* Supplied passage:
────

- Born: Mary Morris Howard 1937 (age 88–89) Los Angeles, California, U.S.
- Spouses: Hans Meyerhoff ​ ​(m. 1963; died 1965)​ Max Cresswell ​ ​(m. 1970; div. 1991)​
- Children: 2
- Relatives: Miriam Meyerhoff (daughter)
- Writing career
- Genre: Poetry

= Mary Cresswell =

New Zealand ecopoet

Mary Morris Cresswell (formerly Meyerhoff, née Howard; born 1937) is a poet and science writer living on the Kāpiti Coast, New Zealand.

==Early life==
Cresswell was born Mary Morris Howard in 1937 in Los Angeles, California. She grew up in Evanston, Illinois, and Los Angeles. She attended the University of California, Riverside and Stanford University, graduating from the latter with a degree in history and English literature. She was married first to the philosopher Hans Meyerhoff, who died in a car accident in 1965, and then married logician Max Cresswell in Los Angeles on 14 March 1970. She moved to New Zealand in 1970, and has lived in Wellington and Waikanae. Her daughter, Miriam Meyerhoff, is a sociolinguist.

────

* Stored data:

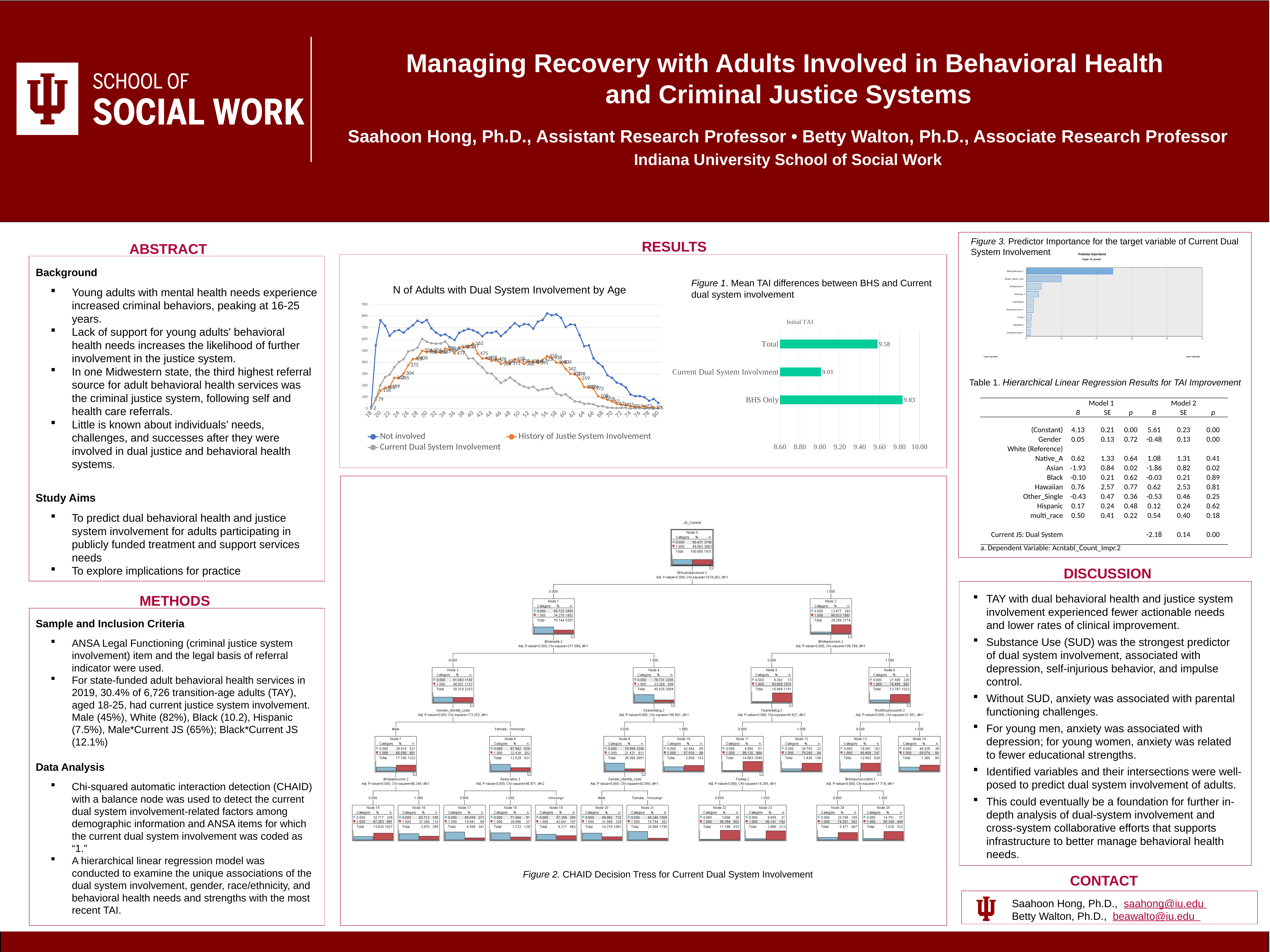
In Figure 1 (Initial TAI), how many categories are plotted? 3 In the chart 'N of Adults with Dual System Involvement by Age', does the Not involved series rise or fall between age 60 and age 80? fall In the chart 'N of Adults with Dual System Involvement by Age', is the value for the Current Dual System Involvement series at age 80 greater or less than 100? less In Figure 1 (Initial TAI), which category has the lowest value? Current Dual System Involvment In Figure 1 (Initial TAI), which category has the highest value? BHS Only In Figure 1 (Initial TAI), what is the value for Current Dual System Involvment? 9.01 In the chart 'N of Adults with Dual System Involvement by Age', how many series does the legend list? 3 In Figure 1 (Initial TAI), what is the value for BHS Only? 9.83 What kind of chart is Figure 1 (Mean TAI differences between BHS and Current dual system involvement)? bar chart What kind of chart is 'N of Adults with Dual System Involvement by Age'? line chart In Figure 1 (Initial TAI), what is the difference between the BHS Only value and the Current Dual System Involvment value? 0.82 In Figure 1 (Initial TAI), what is the value for Total? 9.58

────

* Exercise tasks:
1 > Decide whether each statement agrees with the Mary Cresswell biography. Answer yes or no and quote the deciding words.
(a) Hans Meyerhoff died in a car accident.
(b) Mary Cresswell married Max Cresswell in New Zealand.
(c) She grew up partly in Evanston, Illinois.
2 > Answer these questions using the Mary Cresswell biography.
(a) How many children does she have?
(b) What genre is listed for her writing career?
(c) What is her daughter's profession?

* Solved tasks:
1 >
(a) Yes: "who died in a car accident in 1965"
(b) No: "married logician Max Cresswell in Los Angeles on 14 March 1970"
(c) Yes: "She grew up in Evanston, Illinois, and Los Angeles."

2 >
(a) 2
(b) Poetry
(c) Sociolinguist